Speaker Emotion Recognition: Leveraging Self-Supervised Models for Feature Extraction Using Wav2Vec2 and HuBERT

Pourya Jafarzadeh,Amir Mohammad Rostami,Padideh Choobdar
2024-11-05
Abstract:Speech is the most natural way of expressing ourselves as humans. Identifying emotion from speech is a nontrivial task due to the ambiguous definition of emotion itself. Speaker Emotion Recognition (SER) is essential for understanding human emotional behavior. The SER task is challenging due to the variety of speakers, background noise, complexity of emotions, and speaking styles. It has many applications in education, healthcare, customer service, and Human-Computer Interaction (HCI). Previously, conventional machine learning methods such as SVM, HMM, and KNN have been used for the SER task.

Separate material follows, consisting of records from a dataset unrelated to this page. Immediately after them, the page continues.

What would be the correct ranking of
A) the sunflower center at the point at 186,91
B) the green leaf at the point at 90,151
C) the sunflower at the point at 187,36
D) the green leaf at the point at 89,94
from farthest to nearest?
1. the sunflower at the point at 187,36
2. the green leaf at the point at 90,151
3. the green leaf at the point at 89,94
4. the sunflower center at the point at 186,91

In recent years, deep learning methods have become popular, with convolutional neural networks and recurrent neural networks being used for SER tasks. The input of these methods is mostly spectrograms and hand-crafted features. In this work, we study the use of self-supervised transformer-based models, Wav2Vec2 and HuBERT, to determine the emotion of speakers from their voice. The models automatically extract features from raw audio signals, which are then used for the classification task. The proposed solution is evaluated on reputable datasets, including RAVDESS, SHEMO, SAVEE, AESDD, and Emo-DB. The results show the effectiveness of the proposed method on different datasets. Moreover, the model has been used for real-world applications like call center conversations, and the results demonstrate that the model accurately predicts emotions.
Sound,Artificial Intelligence,Machine Learning,Audio and Speech Processing
What problem does this paper attempt to address?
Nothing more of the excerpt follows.